CHEOPS: A Transit Photometry Mission for ESA's Small Mission Programme (1305.2270v1)

Abstract: Ground based radial velocity (RV) searches continue to discover exoplanets below Neptune mass down to Earth mass. Furthermore, ground based transit searches now reach milli-mag photometric precision and can discover Neptune size planets around bright stars. These searches will find exoplanets around bright stars anywhere on the sky, their discoveries representing prime science targets for further study due to the proximity and brightness of their host stars. A mission for transit follow-up measurements of these prime targets is currently lacking. The first ESA S-class mission CHEOPS (CHaracterizing ExoPlanet Satellite) will fill this gap. It will perform ultra-high precision photometric monitoring of selected bright target stars almost anywhere on the sky with sufficient precision to detect Earth sized transits. It will be able to detect transits of RV-planets by photometric monitoring if the geometric configuration results in a transit. For Hot Neptunes discovered from the ground, CHEOPS will be able to improve the transit light curve so that the radius can be determined precisely. Because of the host stars' brightness, high precision RV measurements will be possible for all targets. All planets observed in transit by CHEOPS will be validated and their masses will be known. This will provide valuable data for constraining the mass-radius relation of exoplanets, especially in the Neptune-mass regime. During the planned 3.5 year mission, about 500 targets will be observed. There will be 20% of open time available for the community to develop new science programmes.

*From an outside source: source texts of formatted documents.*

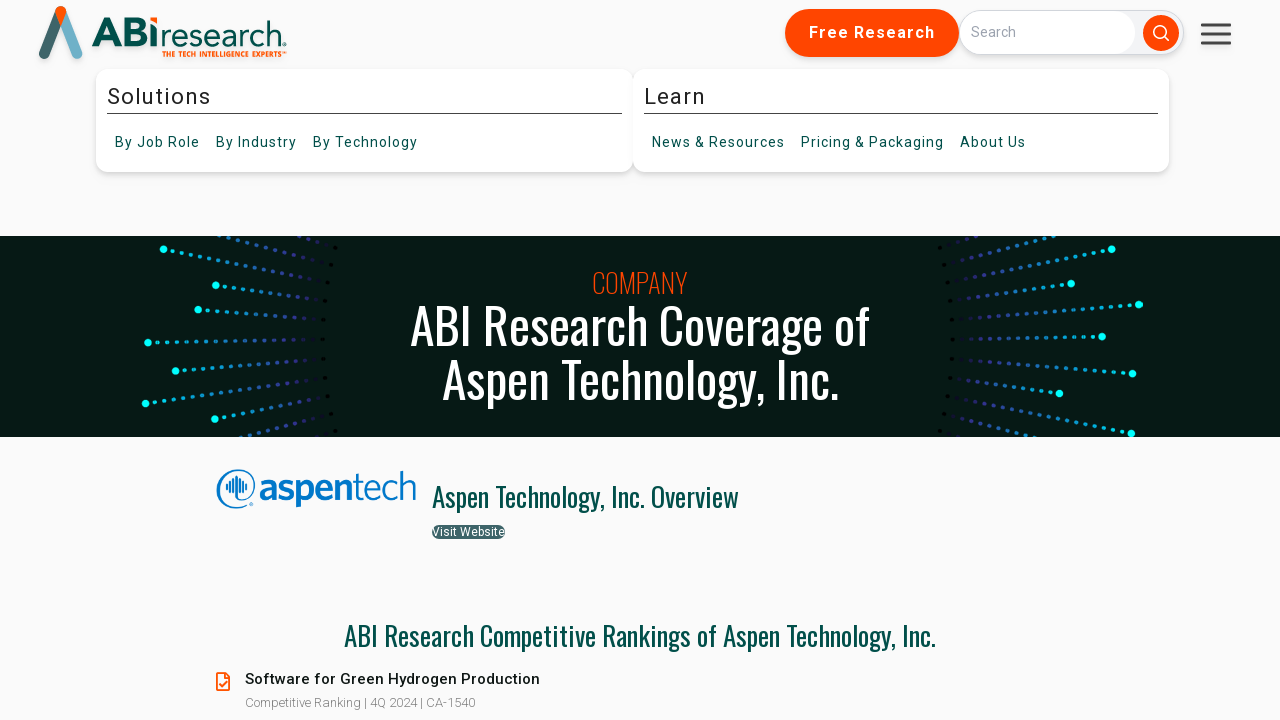

--- FILE ---
content_type: text/css
request_url: https://www.abiresearch.com/hubfs/hub_generated/module_assets/1/178392842834/1741011036978/module_Company_Hero.min.css
body_size: -131
content:
#companies-hero{background-color:#061915;background-position:50%;background-repeat:no-repeat;background-size:1095px auto}.hero-widget{text-align:center}.hero-widget .h1,.hero-widget h1{color:#fff;font-size:3.1rem;text-align:center}.hero-widget .h1,.hero-widget .h3,.hero-widget h1,.hero-widget h3{font-family:Oswald,-apple-system,BlinkMacSystemFont,Segoe UI,Roboto,Helvetica Neue,Arial,Noto Sans,sans-serif,Apple Color Emoji,Segoe UI Emoji,Segoe UI Symbol,Noto Color Emoji}.hero-widget .h3,.hero-widget h3{color:#ff4500;font-size:27px;font-weight:100;line-height:29px;margin-bottom:0;text-transform:uppercase}.hero-widget .panel-widget-description{font-family:Open Sans,-apple-system,BlinkMacSystemFont,Segoe UI,Roboto,Helvetica Neue,Arial,Noto Sans,sans-serif,Apple Color Emoji,Segoe UI Emoji,Segoe UI Symbol,Noto Color Emoji;font-size:1.5rem;margin:0 auto;max-width:501px}.hero-widget div{align-items:center}.hero-widget .row .left,.hero-widget .row .left .h1,.hero-widget .row .left h1{text-align:left}.hero-widget .row .left .panel-widget-description{max-width:100%}.hero-widget .row .right{text-align:right}.hero-widget .h1,.hero-widget h1{line-height:54px}.hero-widget .row .right .panel-widget-description{max-width:100%}.hero-widget .row .center{text-align:center}.hero-widget .is-staff-cta{text-align:right}.hero-widget .is-staff-cta .abi-btn-accent{background-color:#70999e;color:#fff}.hero-widget .is-staff-cta .abi-btn-accent:hover{background-color:#061915;color:#fff}.hero-widget_bg_color{padding:207px 10% 177px}#company-overview .abi-btn-accent{background-color:#3d6469;border-radius:50px;color:#fff;font-size:12px;margin-bottom:17px;margin-top:7px;min-width:163px;padding:0}#company-competitive-ranking #company-ranking-title,#company-overview .h3,#company-overview h3{color:#014f4a;font-family:Oswald,-apple-system,BlinkMacSystemFont,Segoe UI,Roboto,Helvetica Neue,Arial,Noto Sans,sans-serif,Apple Color Emoji,Segoe UI Emoji,Segoe UI Symbol,Noto Color Emoji;font-size:27px;font-weight:400;margin-bottom:3px;margin-top:7px}

--- FILE ---
content_type: text/css
request_url: https://www.abiresearch.com/hubfs/hub_generated/module_assets/1/178755301795/1742913395153/module_Company_Highlights.min.css
body_size: -566
content:
#company-whitepaper .h3,#company-whitepaper h3{color:#014f4a;font-family:Oswald,-apple-system,BlinkMacSystemFont,Segoe UI,Roboto,Helvetica Neue,Arial,Noto Sans,sans-serif,Apple Color Emoji,Segoe UI Emoji,Segoe UI Symbol,Noto Color Emoji;font-size:27px;font-weight:400}#company-whitepaper{background-color:#e8f2f1}#company-whitepaper .abi-btn-accent{background-color:#ff5400;border-radius:50px;color:#fff;min-width:211px}

--- FILE ---
content_type: text/css
request_url: https://www.abiresearch.com/hubfs/hub_generated/module_assets/1/178551509327/1742913387088/module_Company_Related_Industries.min.css
body_size: -251
content:
.unique_service{color:#014f4a;font-size:16px;font-weight:700;margin-bottom:41px;margin-top:53px;padding-bottom:9px}#product_companies .h3,#product_companies h3{color:#014f4a;font-family:Open Sans,-apple-system,BlinkMacSystemFont,Segoe UI,Roboto,Helvetica Neue,Arial,Noto Sans,sans-serif,Apple Color Emoji,Segoe UI Emoji,Segoe UI Symbol,Noto Color Emoji;font-size:.94rem;font-weight:500;margin-bottom:3px;margin-top:-1px}#product_companies .h3 a,#product_companies h3 a{color:#0f1715}#product_companies .h3 a:hover,#product_companies h3 a:hover{color:#ff5400}#product_companies .metadata{color:gray;font-family:Open Sans,-apple-system,BlinkMacSystemFont,Segoe UI,Roboto,Helvetica Neue,Arial,Noto Sans,sans-serif,Apple Color Emoji,Segoe UI Emoji,Segoe UI Symbol,Noto Color Emoji;font-size:13px;font-weight:300}#product_companies p{margin-bottom:0}#product_companies li:before{color:#ff5400;content:"\f316";font-family:Font Awesome\ 5 Pro;font-size:19px;vertical-align:top}#product_companies .competitive_ranking_product div{margin-left:15px}#product_companies .competitive_ranking_product hr{margin-left:-31px}#product_companies .competitive_ranking_product{margin-top:-17px}#product_companies .product-AN:before{content:"\f15c"}#product_companies .product-MD:before{content:"\f643"}#product_companies .product-WP:before{content:"\f1c2"}#product_companies .product-PT:before{content:"\f685"}#product_companies .product-CA:before{content:"\f316"}#product_companies .product-IN:before{content:"\f56c"}#product_companies .abi-btn-accent{background-color:#3d6469;border-radius:50px;box-shadow:none;color:#fff;font-size:.875rem;min-width:211px;outline:none}

--- FILE ---
content_type: application/javascript
request_url: https://www.abiresearch.com/hubfs/hub_generated/template_assets/1/178633967682/1768594837321/template_companies-script.min.js
body_size: -299
content:
function handleShowMoreCta(id,obj){const ulElements=document.querySelectorAll(`#${obj.dataset.target} ul`);obj.classList.contains("selected")?(ulElements.forEach(item=>{Array.from(item.children).forEach((child,index)=>{index>=5&&(child.style.display="none")})}),obj.classList.remove("selected"),document.querySelector(`#${id} .cta-title`).innerText="Show more"):(ulElements.forEach(item=>{Array.from(item.children).forEach(child=>{child.style.display="flex"})}),obj.classList.add("selected"),document.querySelector(`#${id} .cta-title`).innerText="Show less")}document.addEventListener("DOMContentLoaded",event=>{document.querySelectorAll(".company-competitive-ranking-list-items ul").forEach(item=>{const children=Array.from(item.children);if(children.length<=5){const button=item.parentElement.querySelector("button");button&&(button.style.display="none")}else children.forEach((child,index)=>{index>=5&&(child.style.display="none")})})});
//# sourceURL=https://6705264.fs1.hubspotusercontent-na1.net/hubfs/6705264/hub_generated/template_assets/1/178633967682/1768594837321/template_companies-script.js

Overview of CHEOPS: A Transit Photometry Mission

The paper "CHEOPS: A Transit Photometry Mission for ESA's Small Mission Programme" presents a comprehensive analysis and rationale for the ESA's CHEOPS (CHaracterizing ExOPlanet Satellite) mission. The mission is poised to significantly enhance the precision of exoplanetary characteristic measurements, with a specific focus on determining the radii of exoplanets that have been previously identified through radial velocity methods.

Mission Objectives

The primary goal of the CHEOPS mission is to measure the radii of exoplanets in the super-Earth to Neptune mass range with unprecedented accuracy. With its ability to perform ultra-high precision photometric monitoring, CHEOPS targets bright stars already known to host exoplanets, facilitating precise determinations of planetary radii. Consequently, this mission will refine the mass-radius relationship for a range of exoplanets, offering clearer insights into their structural compositions and possible formation mechanisms.

The satellite's two key target categories include:

1. Bright stars with recognized planets from radial velocity surveys.
2. Bright stars with known transiting planets identified by ground-based transit searches.

Scientific Implications

By integrating the precise measurements of planetary radii obtained through transit photometry and existing mass estimates from radial velocity techniques, CHEOPS will enable detailed determinations of exoplanet bulk densities. Such data will significantly contribute to our understanding of exoplanetary compositions, including the potential existence of gaseous envelopes and rocky cores. These insights hold profound implications for models of planetary formation and evolution, particularly for planets in the super-Earth and Neptune-size range.

In addition, CHEOPS will facilitate the paper of planetary atmospheres over a diverse range of masses and stellar proximities. By identifying the presence of significant gaseous atmospheres, CHEOPS will further elucidate critical mass parameters vital for runaway gas accretion in planetary core formation.

Methodological Details

The mission's instrumental capacity is centered around a 30 cm aperture reflecting telescope, designed to achieve stellar photon noise-limited precision. CHEOPS will orbit in a Sun Synchronous Low Earth Orbit, optimizing thermal stability and observing conditions. Targeting stars anywhere in the sky, it can cover up to 50% of the entire celestial sphere with consecutive observation durations exceeding 50%.

CHEOPS is equipped to detect Earth-size planetary transits with a signal-to-noise ratio of 10, achieving photometric precision of 10 ppm in 6 hours. The mission is expected to observe approximately 500 targets over its planned 3.5-year duration, with 20% of observing time designated for community-proposed scientific agendas.

Future Prospects

CHEOPS serves as a precursor to more advanced spectroscopic studies of exoplanet atmospheres by aligning its findings with subsequent high-precision spectro-photometry efforts using facilities like the E-ELT and JWST. This alignment is crucial for advancing inquiries into super-Earth characteristics and their habitability potential.

Overall, the CHEOPS mission represents a significant stride in the precise characterization of exoplanets, set to provide foundational data that furthers the understanding of planetary science. It positions itself not only as a pivotal mission for exoplanetary radius determination but also as a cornerstone for future theoretical and observational advances in the field of exoplanetary studies.